__Sayfa alıntısı__.
%%
Arama sonuçları

Bu nesil ‘kaygı kuşağı’ bazı öğretmenler ise ‘google öğretmeni’

Bu nesil ‘kaygı kuşağı’ bazı öğretmenler ise ‘google öğretmeni’

Bu nesil ‘kaygı kuşağı’’ bazı öğretmenler ise ‘google öğretmeni’. Türk Eğitim Derneği (TED) Genel Müdürü Sevinç Atabay günümüz çocuklarının kaygılı ebeveynler yüzünden ‘kaygı nesli’ olarak yetiştiklerini söyledi. Annelerin “okulda tuvalete gitme” uyarıyla birçok öğrencide “bağırsak düğümlenmesi” yaşandığını anlatan Atabay, şöyle dedi: “Anneler bu nesli çok kaygılı büyüttüler. Biz okullarda çok fazla bağırsak düğümlenmeleri yaşıyoruz. Çünkü anneler çocuklarına lütfen tuvalete girme, oturma klozete diyorlar. Bunun bir çözümünü bulmak durumundayız. Bu çocuklarda ciddi bağırsak sendromu oluyor.”

BU NESİL ‘KAYGI KUŞAĞI’ BAZI ÖĞRETMENLER İSE ‘GOOGLE ÖĞRETMENİ’

Atabay, bazı öğretmenlerin ise hazırlık yapmak yerine google bilgilerini aldıkları için ‘google öğretmeni’ haline dönüştüklerini söyledi. Atabay, “Son zamanlarda bir grup öğretmen Google öğretmeni olmuştu. Hazırlıklarını kendi yapmak yerine Google’dan bilgileri alıyorlar” dedi.

İZLEMEK İÇİN TIKLAYINIZ

 

OKULLAR EYLÜL AYINDA AÇILIYOR

2019-2020 öğretim yılı resmi olarak son buldu ama uzaktan eğitim 19 Haziran’a kadar devam edecek. 60 gündür süren “evde okul” devam edecek. Peki ailece geçirilen bu süre bizlere ne kazandırdı? Okullar eylül ayında açıldığında neler eğitimde neler değişecek?  Tüm bunları pervinkaplancom instagram yayınında konuğumuz olan Türk Eğitim Derneği (TED) TED Genel Müdürü Sevinç Atabay ile konuştuk.

Evde kalınan bu dönemi “kulaçka dönemi” olarak nitelendiren Atabay herkesin bu kuluçkadan mutlu çıkacağına inandığını söyledi. Devlet-özel tüm okulların da eylül ayında okulların açılma sürecine herkesin hazırlanması gerektiğini söyleyen Atabay, “Eğitimcilerin, eğitim yöneticilerinin şuna hazırlanması lazım; Eylül’de her ne başlık altında olursa olsun okulu açtığımda  bizi ne bekliyor? “ demesi gerektiğini vurguladı.
%%
__Çalışma yönergeleri__.
A – Sayfa alıntısında "2019-2020 öğretim yılı" ifadesinden başlayıp "demesi gerektiğini vurguladı." ifadesine kadar (bu ifade de dahil) olan bölümü olduğu gibi aktarın.
B – Sayfa alıntısına göre uzaktan eğitim hangi tarihe kadar sürecek?
Bu materyale ihtiyaç yoktur.

__Verilen materyal__.
%%
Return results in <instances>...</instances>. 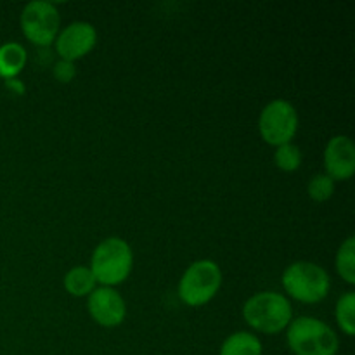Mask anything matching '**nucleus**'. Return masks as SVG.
<instances>
[{
    "label": "nucleus",
    "mask_w": 355,
    "mask_h": 355,
    "mask_svg": "<svg viewBox=\"0 0 355 355\" xmlns=\"http://www.w3.org/2000/svg\"><path fill=\"white\" fill-rule=\"evenodd\" d=\"M243 315H245L246 322L257 331L277 335L286 329V326H290L293 311L284 295L263 291V293H257L246 300L245 307H243Z\"/></svg>",
    "instance_id": "nucleus-1"
},
{
    "label": "nucleus",
    "mask_w": 355,
    "mask_h": 355,
    "mask_svg": "<svg viewBox=\"0 0 355 355\" xmlns=\"http://www.w3.org/2000/svg\"><path fill=\"white\" fill-rule=\"evenodd\" d=\"M288 345L295 355H336L338 336L326 322L304 315L288 326Z\"/></svg>",
    "instance_id": "nucleus-2"
},
{
    "label": "nucleus",
    "mask_w": 355,
    "mask_h": 355,
    "mask_svg": "<svg viewBox=\"0 0 355 355\" xmlns=\"http://www.w3.org/2000/svg\"><path fill=\"white\" fill-rule=\"evenodd\" d=\"M134 255L127 241L120 238H107L99 243L92 253V270L96 283L103 286H114L123 283L132 270Z\"/></svg>",
    "instance_id": "nucleus-3"
},
{
    "label": "nucleus",
    "mask_w": 355,
    "mask_h": 355,
    "mask_svg": "<svg viewBox=\"0 0 355 355\" xmlns=\"http://www.w3.org/2000/svg\"><path fill=\"white\" fill-rule=\"evenodd\" d=\"M283 286L288 295L304 304H318L328 295L331 281L318 263L295 262L284 270Z\"/></svg>",
    "instance_id": "nucleus-4"
},
{
    "label": "nucleus",
    "mask_w": 355,
    "mask_h": 355,
    "mask_svg": "<svg viewBox=\"0 0 355 355\" xmlns=\"http://www.w3.org/2000/svg\"><path fill=\"white\" fill-rule=\"evenodd\" d=\"M220 284V267L214 260H198L180 277L179 297L186 305L200 307L217 295Z\"/></svg>",
    "instance_id": "nucleus-5"
},
{
    "label": "nucleus",
    "mask_w": 355,
    "mask_h": 355,
    "mask_svg": "<svg viewBox=\"0 0 355 355\" xmlns=\"http://www.w3.org/2000/svg\"><path fill=\"white\" fill-rule=\"evenodd\" d=\"M298 128V114L293 104L276 99L267 104L259 118V130L263 141L272 146L288 144Z\"/></svg>",
    "instance_id": "nucleus-6"
},
{
    "label": "nucleus",
    "mask_w": 355,
    "mask_h": 355,
    "mask_svg": "<svg viewBox=\"0 0 355 355\" xmlns=\"http://www.w3.org/2000/svg\"><path fill=\"white\" fill-rule=\"evenodd\" d=\"M59 10L55 3L35 0L24 6L21 12V30L35 45H49L55 40L59 31Z\"/></svg>",
    "instance_id": "nucleus-7"
},
{
    "label": "nucleus",
    "mask_w": 355,
    "mask_h": 355,
    "mask_svg": "<svg viewBox=\"0 0 355 355\" xmlns=\"http://www.w3.org/2000/svg\"><path fill=\"white\" fill-rule=\"evenodd\" d=\"M97 42V31L87 21H76L68 24L55 37V51L64 61H76L94 49Z\"/></svg>",
    "instance_id": "nucleus-8"
},
{
    "label": "nucleus",
    "mask_w": 355,
    "mask_h": 355,
    "mask_svg": "<svg viewBox=\"0 0 355 355\" xmlns=\"http://www.w3.org/2000/svg\"><path fill=\"white\" fill-rule=\"evenodd\" d=\"M89 314L96 322L106 328H113L123 322L127 307L125 300L116 290L110 286H101L89 295Z\"/></svg>",
    "instance_id": "nucleus-9"
},
{
    "label": "nucleus",
    "mask_w": 355,
    "mask_h": 355,
    "mask_svg": "<svg viewBox=\"0 0 355 355\" xmlns=\"http://www.w3.org/2000/svg\"><path fill=\"white\" fill-rule=\"evenodd\" d=\"M326 175L333 180H347L355 172V146L347 135H335L324 151Z\"/></svg>",
    "instance_id": "nucleus-10"
},
{
    "label": "nucleus",
    "mask_w": 355,
    "mask_h": 355,
    "mask_svg": "<svg viewBox=\"0 0 355 355\" xmlns=\"http://www.w3.org/2000/svg\"><path fill=\"white\" fill-rule=\"evenodd\" d=\"M26 49L17 42L0 45V78L10 80L21 73L26 64Z\"/></svg>",
    "instance_id": "nucleus-11"
},
{
    "label": "nucleus",
    "mask_w": 355,
    "mask_h": 355,
    "mask_svg": "<svg viewBox=\"0 0 355 355\" xmlns=\"http://www.w3.org/2000/svg\"><path fill=\"white\" fill-rule=\"evenodd\" d=\"M220 355H262V343L252 333L238 331L225 338Z\"/></svg>",
    "instance_id": "nucleus-12"
},
{
    "label": "nucleus",
    "mask_w": 355,
    "mask_h": 355,
    "mask_svg": "<svg viewBox=\"0 0 355 355\" xmlns=\"http://www.w3.org/2000/svg\"><path fill=\"white\" fill-rule=\"evenodd\" d=\"M64 288L73 297H85L96 290V277L90 267H73L64 276Z\"/></svg>",
    "instance_id": "nucleus-13"
},
{
    "label": "nucleus",
    "mask_w": 355,
    "mask_h": 355,
    "mask_svg": "<svg viewBox=\"0 0 355 355\" xmlns=\"http://www.w3.org/2000/svg\"><path fill=\"white\" fill-rule=\"evenodd\" d=\"M336 270L349 284H355V238L349 236L336 253Z\"/></svg>",
    "instance_id": "nucleus-14"
},
{
    "label": "nucleus",
    "mask_w": 355,
    "mask_h": 355,
    "mask_svg": "<svg viewBox=\"0 0 355 355\" xmlns=\"http://www.w3.org/2000/svg\"><path fill=\"white\" fill-rule=\"evenodd\" d=\"M354 307H355V293L349 291L343 295L336 304V321L342 331L345 335L352 336L355 333V319H354Z\"/></svg>",
    "instance_id": "nucleus-15"
},
{
    "label": "nucleus",
    "mask_w": 355,
    "mask_h": 355,
    "mask_svg": "<svg viewBox=\"0 0 355 355\" xmlns=\"http://www.w3.org/2000/svg\"><path fill=\"white\" fill-rule=\"evenodd\" d=\"M274 159L283 172H295L302 163V153L297 146L288 142V144L277 146Z\"/></svg>",
    "instance_id": "nucleus-16"
},
{
    "label": "nucleus",
    "mask_w": 355,
    "mask_h": 355,
    "mask_svg": "<svg viewBox=\"0 0 355 355\" xmlns=\"http://www.w3.org/2000/svg\"><path fill=\"white\" fill-rule=\"evenodd\" d=\"M335 193V180L326 173L314 175L309 182V196L314 201H328Z\"/></svg>",
    "instance_id": "nucleus-17"
},
{
    "label": "nucleus",
    "mask_w": 355,
    "mask_h": 355,
    "mask_svg": "<svg viewBox=\"0 0 355 355\" xmlns=\"http://www.w3.org/2000/svg\"><path fill=\"white\" fill-rule=\"evenodd\" d=\"M75 75H76V69H75V64H73L71 61H64V59H61V61L55 62L54 76L61 83L71 82V80L75 78Z\"/></svg>",
    "instance_id": "nucleus-18"
},
{
    "label": "nucleus",
    "mask_w": 355,
    "mask_h": 355,
    "mask_svg": "<svg viewBox=\"0 0 355 355\" xmlns=\"http://www.w3.org/2000/svg\"><path fill=\"white\" fill-rule=\"evenodd\" d=\"M7 87H9V89H14L16 92H19V94L24 92V87L21 85V82H17V80H14V78L7 80Z\"/></svg>",
    "instance_id": "nucleus-19"
}]
</instances>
%%
__Yanıtlar__.
A –
2019-2020 öğretim yılı resmi olarak son buldu ama uzaktan eğitim 19 Haziran’a kadar devam edecek. 60 gündür süren “evde okul” devam edecek. Peki ailece geçirilen bu süre bizlere ne kazandırdı? Okullar eylül ayında açıldığında neler eğitimde neler değişecek?  Tüm bunları pervinkaplancom instagram yayınında konuğumuz olan Türk Eğitim Derneği (TED) TED Genel Müdürü Sevinç Atabay ile konuştuk.

Evde kalınan bu dönemi “kulaçka dönemi” olarak nitelendiren Atabay herkesin bu kuluçkadan mutlu çıkacağına inandığını söyledi. Devlet-özel tüm okulların da eylül ayında okulların açılma sürecine herkesin hazırlanması gerektiğini söyleyen Atabay, “Eğitimcilerin, eğitim yöneticilerinin şuna hazırlanması lazım; Eylül’de her ne başlık altında olursa olsun okulu açtığımda  bizi ne bekliyor? “ demesi gerektiğini vurguladı.

B – 19 Haziran'a kadar.